**** Source passage
If you run a business, you need to make sure you’re not being ripped off by your mobile-phone company.
Nine in ten small and medium-sized enterprises (SMEs) are getting a poor deal from their mobile providers, according to new research from the price-comparison site BillMonitor. It accuses the big three providers, EE, Vodafone and O2, of operating a “Wild West” market, in which the average small business could cut its costs by as much as 49% by shopping around for a better deal. That’s worth more than £24,000 a year to the bigger businesses included in the research.
BillMonitor’s study focused primarily on the different prices charged by the three big providers for similar services. It suggests that the same SME customer would typically pay an average of 16.3% more for mobile-phone contracts with the most expensive of the three providers than with the cheapest.
EE comes out worst
The study has seen the price-comparison site dragged into a spat with Ofcom, the telecoms regulator, which argues it is already taking action to improve competition. Ofcom’s own data, released earlier this year, also found a 15% to 20% differential between the cheapest and most expensive provider in the market. But the regulator has subsequently withdrawn these figures as out of date; it refused to tell BillMonitor which company its data revealed charged the most. However, according to the comparison site’s study, EE was the most expensive provider of mobile-phone contracts to business customers.
All three providers have rejected BillMonitor’s analysis, which was based on a sample of around 350 SMEs. However, Ofcom’s research also identified several problems with how the mobile-phone market works for small businesses. One particular issue is that contracts are often treated as a group of individual contracts, taken out by individual employees at different times, rather than as a single deal with the business itself. This can make it hard to switch provider in order to access a better deal.
********
**** Record excerpts
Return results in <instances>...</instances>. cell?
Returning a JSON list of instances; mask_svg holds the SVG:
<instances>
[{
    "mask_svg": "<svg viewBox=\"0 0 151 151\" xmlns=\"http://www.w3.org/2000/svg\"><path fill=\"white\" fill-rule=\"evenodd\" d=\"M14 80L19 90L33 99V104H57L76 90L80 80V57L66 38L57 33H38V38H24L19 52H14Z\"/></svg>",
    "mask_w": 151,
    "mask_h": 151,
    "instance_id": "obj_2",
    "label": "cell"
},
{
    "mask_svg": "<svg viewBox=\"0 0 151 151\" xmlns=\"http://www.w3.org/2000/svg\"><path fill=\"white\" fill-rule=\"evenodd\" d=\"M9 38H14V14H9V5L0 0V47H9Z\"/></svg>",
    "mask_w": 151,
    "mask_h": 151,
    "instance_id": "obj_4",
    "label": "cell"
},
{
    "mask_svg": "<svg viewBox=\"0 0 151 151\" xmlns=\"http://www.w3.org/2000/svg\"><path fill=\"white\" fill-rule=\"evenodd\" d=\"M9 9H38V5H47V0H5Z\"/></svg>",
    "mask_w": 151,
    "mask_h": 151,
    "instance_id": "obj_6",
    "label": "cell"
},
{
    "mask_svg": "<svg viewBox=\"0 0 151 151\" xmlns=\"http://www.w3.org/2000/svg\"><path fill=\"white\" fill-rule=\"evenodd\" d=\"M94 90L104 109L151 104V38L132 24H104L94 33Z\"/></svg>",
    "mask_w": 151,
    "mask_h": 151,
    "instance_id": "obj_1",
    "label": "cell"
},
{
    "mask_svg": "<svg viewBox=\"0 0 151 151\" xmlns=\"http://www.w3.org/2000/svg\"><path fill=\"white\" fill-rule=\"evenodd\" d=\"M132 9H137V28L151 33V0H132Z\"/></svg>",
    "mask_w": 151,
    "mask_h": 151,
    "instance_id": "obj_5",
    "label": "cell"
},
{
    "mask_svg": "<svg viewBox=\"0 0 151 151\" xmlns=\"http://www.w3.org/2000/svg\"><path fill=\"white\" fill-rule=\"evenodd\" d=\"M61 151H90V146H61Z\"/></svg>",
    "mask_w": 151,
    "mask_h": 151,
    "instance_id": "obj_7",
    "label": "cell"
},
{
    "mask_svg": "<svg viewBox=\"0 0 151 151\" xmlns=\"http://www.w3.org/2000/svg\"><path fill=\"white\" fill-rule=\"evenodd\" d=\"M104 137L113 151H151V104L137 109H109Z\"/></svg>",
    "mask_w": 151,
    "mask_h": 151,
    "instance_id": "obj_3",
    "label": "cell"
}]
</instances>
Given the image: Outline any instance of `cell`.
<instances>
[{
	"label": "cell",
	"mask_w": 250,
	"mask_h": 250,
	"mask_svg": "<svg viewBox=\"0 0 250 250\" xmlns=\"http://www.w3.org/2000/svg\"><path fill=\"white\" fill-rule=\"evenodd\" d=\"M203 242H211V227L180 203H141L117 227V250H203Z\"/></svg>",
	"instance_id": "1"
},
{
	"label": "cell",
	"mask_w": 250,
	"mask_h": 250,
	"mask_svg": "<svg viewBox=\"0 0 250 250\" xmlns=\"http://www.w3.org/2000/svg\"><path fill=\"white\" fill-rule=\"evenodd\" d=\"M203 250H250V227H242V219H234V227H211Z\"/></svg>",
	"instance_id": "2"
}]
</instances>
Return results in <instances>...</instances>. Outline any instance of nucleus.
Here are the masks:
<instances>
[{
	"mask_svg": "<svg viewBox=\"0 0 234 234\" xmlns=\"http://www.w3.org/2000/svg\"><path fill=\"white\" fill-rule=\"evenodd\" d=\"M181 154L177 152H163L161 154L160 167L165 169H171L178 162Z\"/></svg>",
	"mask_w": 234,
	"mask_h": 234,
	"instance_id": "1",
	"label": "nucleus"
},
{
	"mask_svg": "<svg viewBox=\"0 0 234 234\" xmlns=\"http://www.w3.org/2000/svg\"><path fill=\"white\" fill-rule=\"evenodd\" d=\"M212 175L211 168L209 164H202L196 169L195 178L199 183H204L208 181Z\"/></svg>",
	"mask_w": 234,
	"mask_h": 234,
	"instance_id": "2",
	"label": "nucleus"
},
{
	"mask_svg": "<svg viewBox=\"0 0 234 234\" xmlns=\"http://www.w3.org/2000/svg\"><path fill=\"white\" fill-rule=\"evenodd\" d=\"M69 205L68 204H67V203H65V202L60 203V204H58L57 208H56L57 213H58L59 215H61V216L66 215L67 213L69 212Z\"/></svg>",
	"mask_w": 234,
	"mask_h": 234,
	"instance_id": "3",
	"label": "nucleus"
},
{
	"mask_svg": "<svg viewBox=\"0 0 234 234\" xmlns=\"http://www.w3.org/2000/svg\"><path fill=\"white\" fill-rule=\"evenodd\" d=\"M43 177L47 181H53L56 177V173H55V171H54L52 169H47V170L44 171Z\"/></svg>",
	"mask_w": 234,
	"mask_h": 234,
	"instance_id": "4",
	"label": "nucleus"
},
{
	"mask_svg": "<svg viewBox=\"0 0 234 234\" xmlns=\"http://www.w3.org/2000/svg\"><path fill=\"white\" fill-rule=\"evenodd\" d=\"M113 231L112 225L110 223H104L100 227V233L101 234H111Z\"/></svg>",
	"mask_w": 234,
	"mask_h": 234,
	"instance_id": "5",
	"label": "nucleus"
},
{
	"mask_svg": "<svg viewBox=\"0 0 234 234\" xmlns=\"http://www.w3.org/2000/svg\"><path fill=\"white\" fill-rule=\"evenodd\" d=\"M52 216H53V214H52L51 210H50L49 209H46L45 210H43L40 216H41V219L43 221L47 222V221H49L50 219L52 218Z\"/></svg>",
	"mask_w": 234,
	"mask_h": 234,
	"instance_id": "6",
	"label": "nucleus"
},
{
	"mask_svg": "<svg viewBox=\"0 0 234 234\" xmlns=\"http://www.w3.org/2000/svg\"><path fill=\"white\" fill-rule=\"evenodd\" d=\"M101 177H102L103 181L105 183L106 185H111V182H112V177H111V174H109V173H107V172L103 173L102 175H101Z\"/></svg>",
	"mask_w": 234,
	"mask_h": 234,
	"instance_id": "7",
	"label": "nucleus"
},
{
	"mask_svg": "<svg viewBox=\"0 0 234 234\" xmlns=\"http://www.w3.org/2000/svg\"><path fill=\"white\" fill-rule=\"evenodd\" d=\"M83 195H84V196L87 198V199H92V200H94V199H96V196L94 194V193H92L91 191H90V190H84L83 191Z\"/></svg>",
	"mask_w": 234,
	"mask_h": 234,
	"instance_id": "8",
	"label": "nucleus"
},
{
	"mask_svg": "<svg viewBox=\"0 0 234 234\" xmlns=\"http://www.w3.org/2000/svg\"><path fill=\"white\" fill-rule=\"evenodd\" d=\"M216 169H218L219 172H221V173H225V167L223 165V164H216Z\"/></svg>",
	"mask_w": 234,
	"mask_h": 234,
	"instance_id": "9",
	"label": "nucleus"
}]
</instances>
********
**What the task requires**
Copy out the whole article on small businesses overpaying their mobile-phone providers, word for word.

**Solved problem**
If you run a business, you need to make sure you’re not being ripped off by your mobile-phone company.
Nine in ten small and medium-sized enterprises (SMEs) are getting a poor deal from their mobile providers, according to new research from the price-comparison site BillMonitor. It accuses the big three providers, EE, Vodafone and O2, of operating a “Wild West” market, in which the average small business could cut its costs by as much as 49% by shopping around for a better deal. That’s worth more than £24,000 a year to the bigger businesses included in the research.
BillMonitor’s study focused primarily on the different prices charged by the three big providers for similar services. It suggests that the same SME customer would typically pay an average of 16.3% more for mobile-phone contracts with the most expensive of the three providers than with the cheapest.
EE comes out worst
The study has seen the price-comparison site dragged into a spat with Ofcom, the telecoms regulator, which argues it is already taking action to improve competition. Ofcom’s own data, released earlier this year, also found a 15% to 20% differential between the cheapest and most expensive provider in the market. But the regulator has subsequently withdrawn these figures as out of date; it refused to tell BillMonitor which company its data revealed charged the most. However, according to the comparison site’s study, EE was the most expensive provider of mobile-phone contracts to business customers.
All three providers have rejected BillMonitor’s analysis, which was based on a sample of around 350 SMEs. However, Ofcom’s research also identified several problems with how the mobile-phone market works for small businesses. One particular issue is that contracts are often treated as a group of individual contracts, taken out by individual employees at different times, rather than as a single deal with the business itself. This can make it hard to switch provider in order to access a better deal.